GOAL OF THE EXERCISE:
Write the data out verbatim.

Dataset entries
=-=-=
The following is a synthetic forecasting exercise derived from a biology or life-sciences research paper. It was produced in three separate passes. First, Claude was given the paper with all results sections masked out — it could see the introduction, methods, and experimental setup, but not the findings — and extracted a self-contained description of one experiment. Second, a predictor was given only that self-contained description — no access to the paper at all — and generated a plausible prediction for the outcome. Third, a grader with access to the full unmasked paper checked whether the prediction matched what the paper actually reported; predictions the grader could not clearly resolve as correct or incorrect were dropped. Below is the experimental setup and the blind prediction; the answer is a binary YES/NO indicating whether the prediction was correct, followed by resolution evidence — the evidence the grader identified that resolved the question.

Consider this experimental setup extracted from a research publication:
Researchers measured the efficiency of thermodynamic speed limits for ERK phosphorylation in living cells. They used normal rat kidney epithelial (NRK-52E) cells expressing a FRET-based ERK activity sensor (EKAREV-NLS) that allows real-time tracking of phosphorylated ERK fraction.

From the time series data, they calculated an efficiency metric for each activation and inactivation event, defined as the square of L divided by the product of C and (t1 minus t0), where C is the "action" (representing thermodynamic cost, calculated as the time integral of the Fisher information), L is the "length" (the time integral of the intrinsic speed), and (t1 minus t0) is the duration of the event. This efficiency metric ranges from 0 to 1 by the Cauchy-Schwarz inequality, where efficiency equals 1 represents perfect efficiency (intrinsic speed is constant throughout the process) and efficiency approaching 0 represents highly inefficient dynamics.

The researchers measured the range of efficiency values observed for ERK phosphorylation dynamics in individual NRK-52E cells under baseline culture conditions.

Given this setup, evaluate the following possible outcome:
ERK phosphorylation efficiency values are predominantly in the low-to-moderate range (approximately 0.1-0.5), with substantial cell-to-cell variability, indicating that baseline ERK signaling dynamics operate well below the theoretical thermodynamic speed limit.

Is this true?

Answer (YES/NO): NO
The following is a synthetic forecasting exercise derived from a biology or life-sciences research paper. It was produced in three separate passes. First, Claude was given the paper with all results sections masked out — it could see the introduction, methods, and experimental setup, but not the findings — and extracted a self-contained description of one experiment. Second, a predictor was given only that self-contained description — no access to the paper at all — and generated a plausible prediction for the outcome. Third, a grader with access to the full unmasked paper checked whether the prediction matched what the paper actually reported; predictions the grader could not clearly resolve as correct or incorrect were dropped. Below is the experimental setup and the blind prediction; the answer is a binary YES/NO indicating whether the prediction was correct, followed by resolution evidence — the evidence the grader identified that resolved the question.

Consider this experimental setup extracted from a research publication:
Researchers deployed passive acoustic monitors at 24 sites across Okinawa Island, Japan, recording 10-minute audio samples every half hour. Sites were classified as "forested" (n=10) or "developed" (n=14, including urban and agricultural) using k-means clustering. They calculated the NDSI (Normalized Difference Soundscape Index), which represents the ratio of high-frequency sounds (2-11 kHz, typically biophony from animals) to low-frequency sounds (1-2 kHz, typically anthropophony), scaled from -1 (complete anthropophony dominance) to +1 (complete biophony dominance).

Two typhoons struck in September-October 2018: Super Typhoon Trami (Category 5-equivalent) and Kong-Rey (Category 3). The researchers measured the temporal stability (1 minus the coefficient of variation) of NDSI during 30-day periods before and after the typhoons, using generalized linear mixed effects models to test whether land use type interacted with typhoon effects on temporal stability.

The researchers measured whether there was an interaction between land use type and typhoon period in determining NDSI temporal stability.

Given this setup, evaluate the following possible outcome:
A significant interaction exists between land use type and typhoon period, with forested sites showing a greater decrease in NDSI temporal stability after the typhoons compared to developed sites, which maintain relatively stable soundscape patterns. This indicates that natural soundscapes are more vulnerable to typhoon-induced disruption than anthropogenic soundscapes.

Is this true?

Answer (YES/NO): NO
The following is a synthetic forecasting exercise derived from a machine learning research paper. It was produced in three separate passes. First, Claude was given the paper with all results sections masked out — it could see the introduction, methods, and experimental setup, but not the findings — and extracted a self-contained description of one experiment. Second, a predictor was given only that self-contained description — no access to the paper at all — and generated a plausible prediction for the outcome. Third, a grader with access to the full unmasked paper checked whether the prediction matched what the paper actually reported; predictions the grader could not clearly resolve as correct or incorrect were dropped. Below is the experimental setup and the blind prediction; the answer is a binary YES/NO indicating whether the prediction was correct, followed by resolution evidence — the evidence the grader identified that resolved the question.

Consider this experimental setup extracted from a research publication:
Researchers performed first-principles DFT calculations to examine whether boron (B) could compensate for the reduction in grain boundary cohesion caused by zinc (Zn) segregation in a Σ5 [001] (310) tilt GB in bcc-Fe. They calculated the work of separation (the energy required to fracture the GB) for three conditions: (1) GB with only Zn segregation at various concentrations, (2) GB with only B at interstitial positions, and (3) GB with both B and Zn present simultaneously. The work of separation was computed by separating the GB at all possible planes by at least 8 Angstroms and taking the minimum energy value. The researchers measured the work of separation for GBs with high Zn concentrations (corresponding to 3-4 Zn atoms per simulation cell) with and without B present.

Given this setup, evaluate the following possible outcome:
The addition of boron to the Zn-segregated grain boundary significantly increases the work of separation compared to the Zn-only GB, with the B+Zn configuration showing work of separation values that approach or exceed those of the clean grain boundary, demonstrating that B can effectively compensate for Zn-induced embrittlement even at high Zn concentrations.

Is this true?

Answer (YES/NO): YES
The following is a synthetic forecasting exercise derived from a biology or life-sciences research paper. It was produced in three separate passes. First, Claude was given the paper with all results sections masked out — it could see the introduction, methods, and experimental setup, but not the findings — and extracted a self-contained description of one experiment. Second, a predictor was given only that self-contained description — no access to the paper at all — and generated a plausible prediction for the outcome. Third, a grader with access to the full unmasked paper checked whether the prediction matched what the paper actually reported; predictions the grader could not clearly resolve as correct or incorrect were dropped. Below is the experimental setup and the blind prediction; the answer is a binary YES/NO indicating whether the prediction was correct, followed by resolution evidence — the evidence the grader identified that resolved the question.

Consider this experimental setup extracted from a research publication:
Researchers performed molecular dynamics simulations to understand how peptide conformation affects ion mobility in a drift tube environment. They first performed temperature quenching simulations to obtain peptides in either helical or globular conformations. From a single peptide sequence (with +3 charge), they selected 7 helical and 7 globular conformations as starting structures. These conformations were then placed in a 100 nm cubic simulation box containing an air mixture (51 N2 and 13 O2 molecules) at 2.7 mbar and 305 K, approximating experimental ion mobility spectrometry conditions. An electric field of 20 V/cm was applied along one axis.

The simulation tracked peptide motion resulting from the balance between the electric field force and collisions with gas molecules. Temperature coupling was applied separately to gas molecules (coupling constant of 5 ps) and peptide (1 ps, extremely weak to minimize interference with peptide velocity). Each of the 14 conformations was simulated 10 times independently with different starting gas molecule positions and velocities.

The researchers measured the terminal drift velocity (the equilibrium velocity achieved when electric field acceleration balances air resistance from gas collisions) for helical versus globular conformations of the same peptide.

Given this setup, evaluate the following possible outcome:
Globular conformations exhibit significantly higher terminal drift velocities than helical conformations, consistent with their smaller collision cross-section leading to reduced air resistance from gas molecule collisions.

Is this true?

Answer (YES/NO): YES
=-=-=
EXERCISE ANSWER:
The following is a synthetic forecasting exercise derived from a biology or life-sciences research paper. It was produced in three separate passes. First, Claude was given the paper with all results sections masked out — it could see the introduction, methods, and experimental setup, but not the findings — and extracted a self-contained description of one experiment. Second, a predictor was given only that self-contained description — no access to the paper at all — and generated a plausible prediction for the outcome. Third, a grader with access to the full unmasked paper checked whether the prediction matched what the paper actually reported; predictions the grader could not clearly resolve as correct or incorrect were dropped. Below is the experimental setup and the blind prediction; the answer is a binary YES/NO indicating whether the prediction was correct, followed by resolution evidence — the evidence the grader identified that resolved the question.

Consider this experimental setup extracted from a research publication:
Researchers measured the efficiency of thermodynamic speed limits for ERK phosphorylation in living cells. They used normal rat kidney epithelial (NRK-52E) cells expressing a FRET-based ERK activity sensor (EKAREV-NLS) that allows real-time tracking of phosphorylated ERK fraction.

From the time series data, they calculated an efficiency metric for each activation and inactivation event, defined as the square of L divided by the product of C and (t1 minus t0), where C is the "action" (representing thermodynamic cost, calculated as the time integral of the Fisher information), L is the "length" (the time integral of the intrinsic speed), and (t1 minus t0) is the duration of the event. This efficiency metric ranges from 0 to 1 by the Cauchy-Schwarz inequality, where efficiency equals 1 represents perfect efficiency (intrinsic speed is constant throughout the process) and efficiency approaching 0 represents highly inefficient dynamics.

The researchers measured the range of efficiency values observed for ERK phosphorylation dynamics in individual NRK-52E cells under baseline culture conditions.

Given this setup, evaluate the following possible outcome:
ERK phosphorylation efficiency values are predominantly in the low-to-moderate range (approximately 0.1-0.5), with substantial cell-to-cell variability, indicating that baseline ERK signaling dynamics operate well below the theoretical thermodynamic speed limit.

Is this true?

Answer (YES/NO): NO
The following is a synthetic forecasting exercise derived from a biology or life-sciences research paper. It was produced in three separate passes. First, Claude was given the paper with all results sections masked out — it could see the introduction, methods, and experimental setup, but not the findings — and extracted a self-contained description of one experiment. Second, a predictor was given only that self-contained description — no access to the paper at all — and generated a plausible prediction for the outcome. Third, a grader with access to the full unmasked paper checked whether the prediction matched what the paper actually reported; predictions the grader could not clearly resolve as correct or incorrect were dropped. Below is the experimental setup and the blind prediction; the answer is a binary YES/NO indicating whether the prediction was correct, followed by resolution evidence — the evidence the grader identified that resolved the question.

Consider this experimental setup extracted from a research publication:
Researchers deployed passive acoustic monitors at 24 sites across Okinawa Island, Japan, recording 10-minute audio samples every half hour. Sites were classified as "forested" (n=10) or "developed" (n=14, including urban and agricultural) using k-means clustering. They calculated the NDSI (Normalized Difference Soundscape Index), which represents the ratio of high-frequency sounds (2-11 kHz, typically biophony from animals) to low-frequency sounds (1-2 kHz, typically anthropophony), scaled from -1 (complete anthropophony dominance) to +1 (complete biophony dominance).

Two typhoons struck in September-October 2018: Super Typhoon Trami (Category 5-equivalent) and Kong-Rey (Category 3). The researchers measured the temporal stability (1 minus the coefficient of variation) of NDSI during 30-day periods before and after the typhoons, using generalized linear mixed effects models to test whether land use type interacted with typhoon effects on temporal stability.

The researchers measured whether there was an interaction between land use type and typhoon period in determining NDSI temporal stability.

Given this setup, evaluate the following possible outcome:
A significant interaction exists between land use type and typhoon period, with forested sites showing a greater decrease in NDSI temporal stability after the typhoons compared to developed sites, which maintain relatively stable soundscape patterns. This indicates that natural soundscapes are more vulnerable to typhoon-induced disruption than anthropogenic soundscapes.

Is this true?

Answer (YES/NO): NO
The following is a synthetic forecasting exercise derived from a machine learning research paper. It was produced in three separate passes. First, Claude was given the paper with all results sections masked out — it could see the introduction, methods, and experimental setup, but not the findings — and extracted a self-contained description of one experiment. Second, a predictor was given only that self-contained description — no access to the paper at all — and generated a plausible prediction for the outcome. Third, a grader with access to the full unmasked paper checked whether the prediction matched what the paper actually reported; predictions the grader could not clearly resolve as correct or incorrect were dropped. Below is the experimental setup and the blind prediction; the answer is a binary YES/NO indicating whether the prediction was correct, followed by resolution evidence — the evidence the grader identified that resolved the question.

Consider this experimental setup extracted from a research publication:
Researchers performed first-principles DFT calculations to examine whether boron (B) could compensate for the reduction in grain boundary cohesion caused by zinc (Zn) segregation in a Σ5 [001] (310) tilt GB in bcc-Fe. They calculated the work of separation (the energy required to fracture the GB) for three conditions: (1) GB with only Zn segregation at various concentrations, (2) GB with only B at interstitial positions, and (3) GB with both B and Zn present simultaneously. The work of separation was computed by separating the GB at all possible planes by at least 8 Angstroms and taking the minimum energy value. The researchers measured the work of separation for GBs with high Zn concentrations (corresponding to 3-4 Zn atoms per simulation cell) with and without B present.

Given this setup, evaluate the following possible outcome:
The addition of boron to the Zn-segregated grain boundary significantly increases the work of separation compared to the Zn-only GB, with the B+Zn configuration showing work of separation values that approach or exceed those of the clean grain boundary, demonstrating that B can effectively compensate for Zn-induced embrittlement even at high Zn concentrations.

Is this true?

Answer (YES/NO): YES
The following is a synthetic forecasting exercise derived from a biology or life-sciences research paper. It was produced in three separate passes. First, Claude was given the paper with all results sections masked out — it could see the introduction, methods, and experimental setup, but not the findings — and extracted a self-contained description of one experiment. Second, a predictor was given only that self-contained description — no access to the paper at all — and generated a plausible prediction for the outcome. Third, a grader with access to the full unmasked paper checked whether the prediction matched what the paper actually reported; predictions the grader could not clearly resolve as correct or incorrect were dropped. Below is the experimental setup and the blind prediction; the answer is a binary YES/NO indicating whether the prediction was correct, followed by resolution evidence — the evidence the grader identified that resolved the question.

Consider this experimental setup extracted from a research publication:
Researchers performed molecular dynamics simulations to understand how peptide conformation affects ion mobility in a drift tube environment. They first performed temperature quenching simulations to obtain peptides in either helical or globular conformations. From a single peptide sequence (with +3 charge), they selected 7 helical and 7 globular conformations as starting structures. These conformations were then placed in a 100 nm cubic simulation box containing an air mixture (51 N2 and 13 O2 molecules) at 2.7 mbar and 305 K, approximating experimental ion mobility spectrometry conditions. An electric field of 20 V/cm was applied along one axis.

The simulation tracked peptide motion resulting from the balance between the electric field force and collisions with gas molecules. Temperature coupling was applied separately to gas molecules (coupling constant of 5 ps) and peptide (1 ps, extremely weak to minimize interference with peptide velocity). Each of the 14 conformations was simulated 10 times independently with different starting gas molecule positions and velocities.

The researchers measured the terminal drift velocity (the equilibrium velocity achieved when electric field acceleration balances air resistance from gas collisions) for helical versus globular conformations of the same peptide.

Given this setup, evaluate the following possible outcome:
Globular conformations exhibit significantly higher terminal drift velocities than helical conformations, consistent with their smaller collision cross-section leading to reduced air resistance from gas molecule collisions.

Is this true?

Answer (YES/NO): YES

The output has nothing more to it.